In der Nacht davor konnte ich nicht einschlafen, genauso wenig durchschlafen und ja, es hat tatsächlich zwei Tage gedauert, genug Energie zu sammeln um mich damit näher zu beschäftigen. „Traumatisiert“ nennt das übrigens meine Therapeutin, aber ich denke mir, dass ich auch ohne die Dinge, die letztes Jahr passiert sind, so etwas nicht einfach ignorieren könnte. Dass ich mich zum Teil wieder so fühle wie letztes Jahr – verzweifelt, überfordert, hilflos, das ist mein persönliches Problem. Ein Problem, mit dem ich noch lange zu kämpfen haben werde, und das mit Vegavita nur am Rande zu tun hat. Aber dann erinnere ich mich, dass ich nicht komplett hilflos bin, denn egal was passiert, ich habe immer noch meine Worte, mit denen ich mich erklären und ausdrücken kann. Mir alles von der Seele schreiben oder auch einfach klarstellen: Nein, das akzeptiere ich nicht!

Schreiben, wenn nichts anderes mehr geht

Denn ich bin auch wütend. Wütend, dass mit meinen Ideen und Texten andere Bloggerinnen Geld verdienen. Und gleichzeitig einen Großkonzern unterstützen, mit dem ich nie kooperieren würde. Aus genau diesem Grund habe ich vor rund zehn Jahren die Privatwirtschaft verlassen – um meinen eigenen Weg zu gehen und mit The bird’s new nest andere Menschen zu einem nachhaltigen Leben zu inspirieren. In meinen Texten steckt mein Herzblut und sie sind und bleiben mein geistiges Eigentum.

Deshalb liegt nahe, was ich in vieler dieser Situationen mache, nämlich einen Blog-Beitrag dazu zu verfassen. Denn auch wenn ich keine Milliarden Euro habe, kein Geld um die Reichweite der Facebook-Beiträge zu pushen so wie Vegavita es mit dem betreffenden Artikel getan hat, keine Community von rund 45.000 Followern auf Facebook und Instagram, was ich immer noch habe und hoffentlich immer haben werde sind meine eigenen Worte.

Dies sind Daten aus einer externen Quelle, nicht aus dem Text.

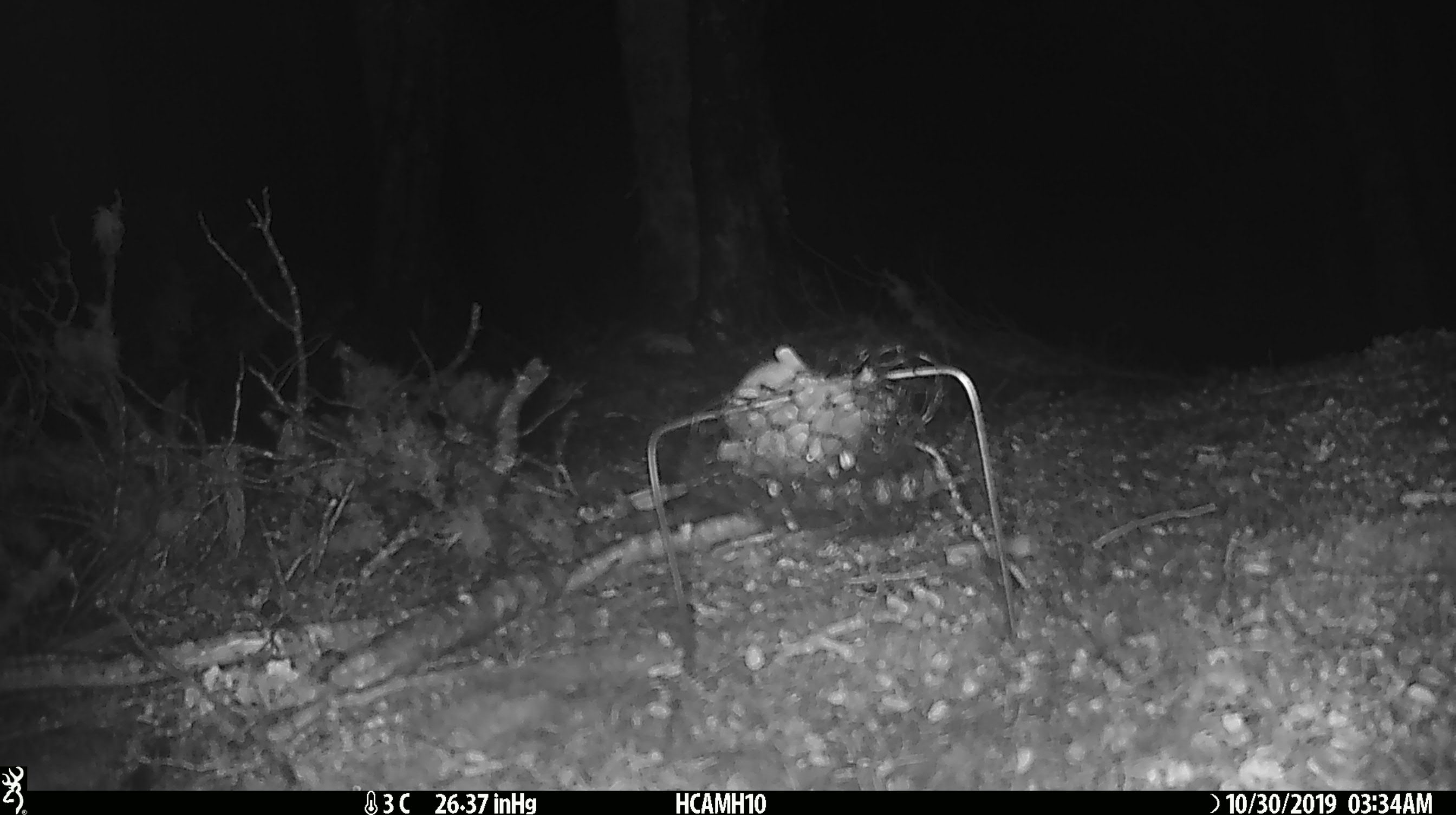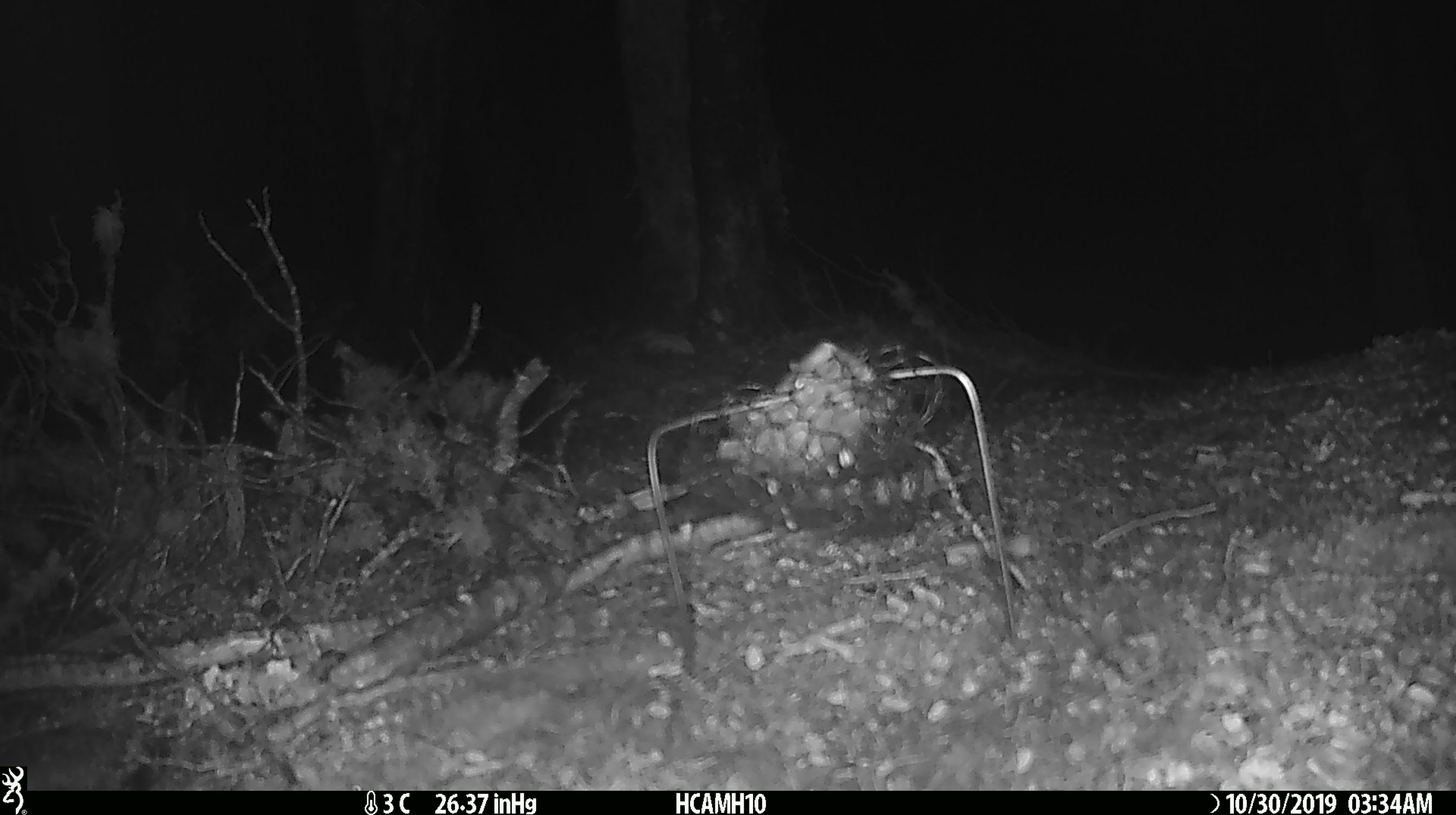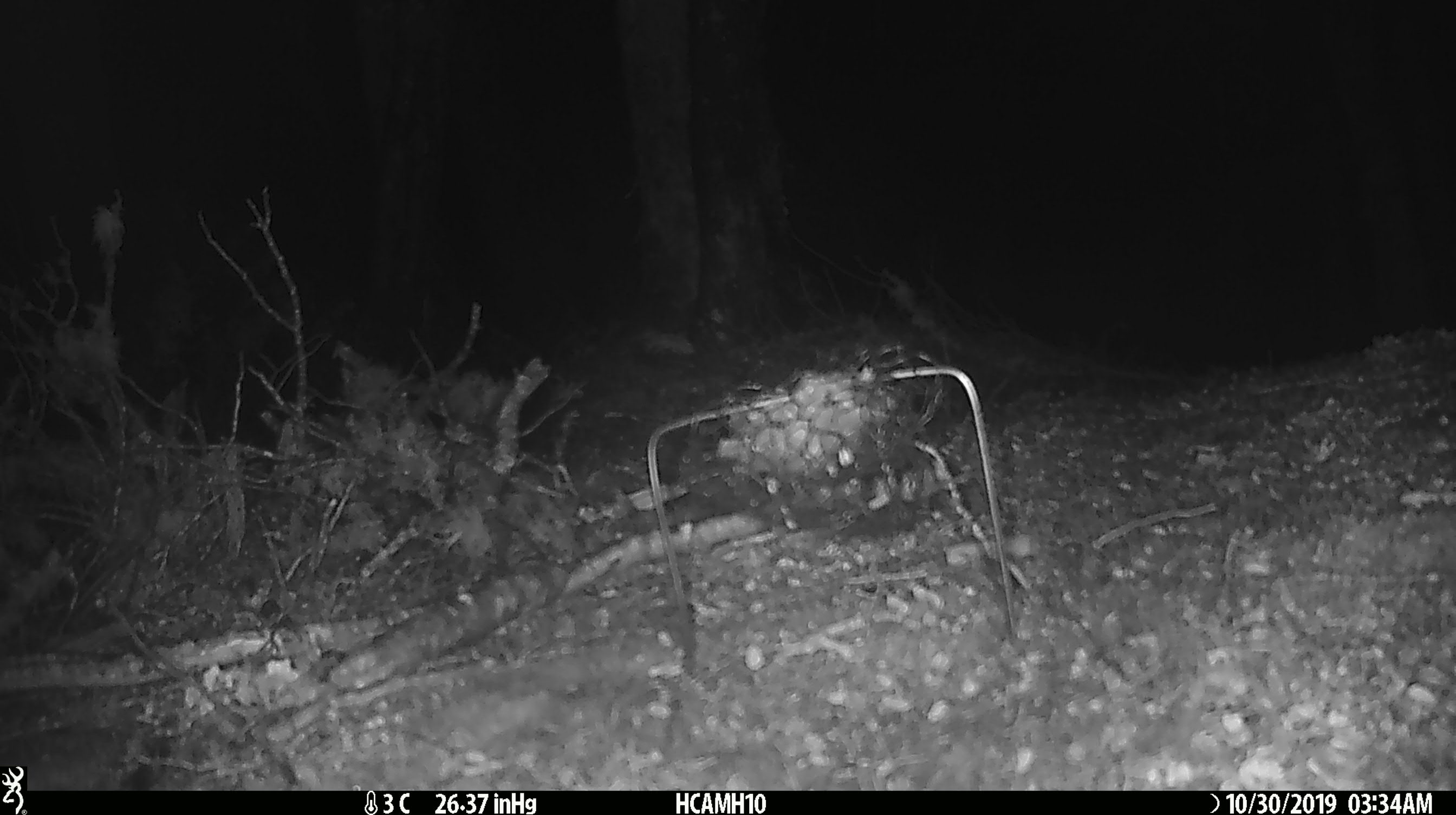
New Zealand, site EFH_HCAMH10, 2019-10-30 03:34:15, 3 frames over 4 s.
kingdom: Animalia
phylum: Chordata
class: Mammalia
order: Rodentia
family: Muridae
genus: Mus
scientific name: Mus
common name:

Textvergleich und Google-Suche

Also setze ich mich besagte zwei Tage später hin, um die beiden Artikel zu vergleichen. Ich schreibe in meinem Beitrag folgendes: „Meine Vermutung ist, dass Dinge als extrem empfunden werden, solange man nichts oder kaum etwas mit ihnen zu tun hat.“ Auf dem Vegavita-Blog lese ich: „Unsere Vermutung ist, dass Dinge als extrem empfunden werden, solange man nichts oder kaum etwas mit ihnen zu tun hat.“ Wieder bekomme ich Herzrasen und ich spüre förmlich, wie mein Gesicht rot anläuft. Niemand kann mir erzählen, dass das Zufall ist. Der Satz ist eins zu eins übernommen.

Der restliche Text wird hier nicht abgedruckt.